Referment are working closely with a top multi-strategy hedge fund who are looking to onboard a Senior SRE to develop and drive SRE practices, standards, and processes across its Platform group. This role will ensure the reliability and scalability of trading systems and production environments on both cloud and on-prem platforms, collaborating with DevOps and Cloud teams.
Responsibilities:
* Promote and implement SRE best practices and processes.
* Document systems, processes, and incident post-mortems.
* Mentor teams on SRE principles and automation.
* Implement observability and monitoring (Prometheus, Grafana, AWS CloudWatch).
* Define reliability standards for Kubernetes and cloud environments.
* Automate deployment pipelines and health checks.
* Monitor infrastructure metrics and proactively resolve issues.
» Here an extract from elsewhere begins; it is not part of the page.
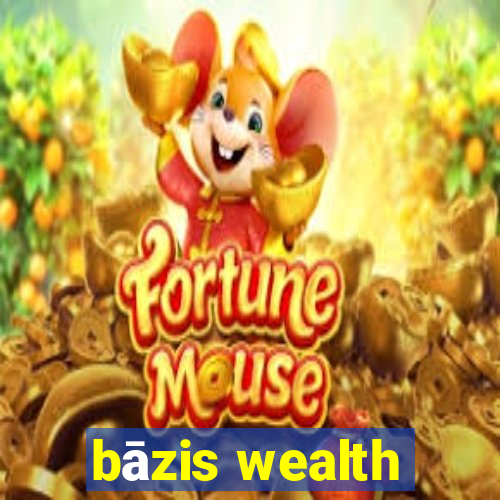 bāzis wealth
* Foster a "reliability by default" approach to software delivery.
Tech Stack:
* Languages : Python, Java, NodeJS, Shell
* Cloud : AWS
* CI/CD : TeamCity, Jenkins, Octopus
* Containers : Kubernetes, Docker
* Monitoring : Prometheus, Grafana, Sentry, CloudWatch
Requirements:
* 5+ years in SRE or related roles with complex distributed systems.
* Bachelor’s degree or equivalent in computer science/engineering.
* Proficiency with Kubernetes, cloud platforms (AWS), and SRE tools.
* Strong scripting skills (Python, Bash, Go).
* Experience with CI/CD, DevOps, and automation.
* Excellent troubleshooting, problem-solving, and communication skills.
Desireable:
* Experience in high-throughput/low-latency environments.
* AWS, Azure, or GCP certifications.
* Open-source contributions or Chaos Engineering experience.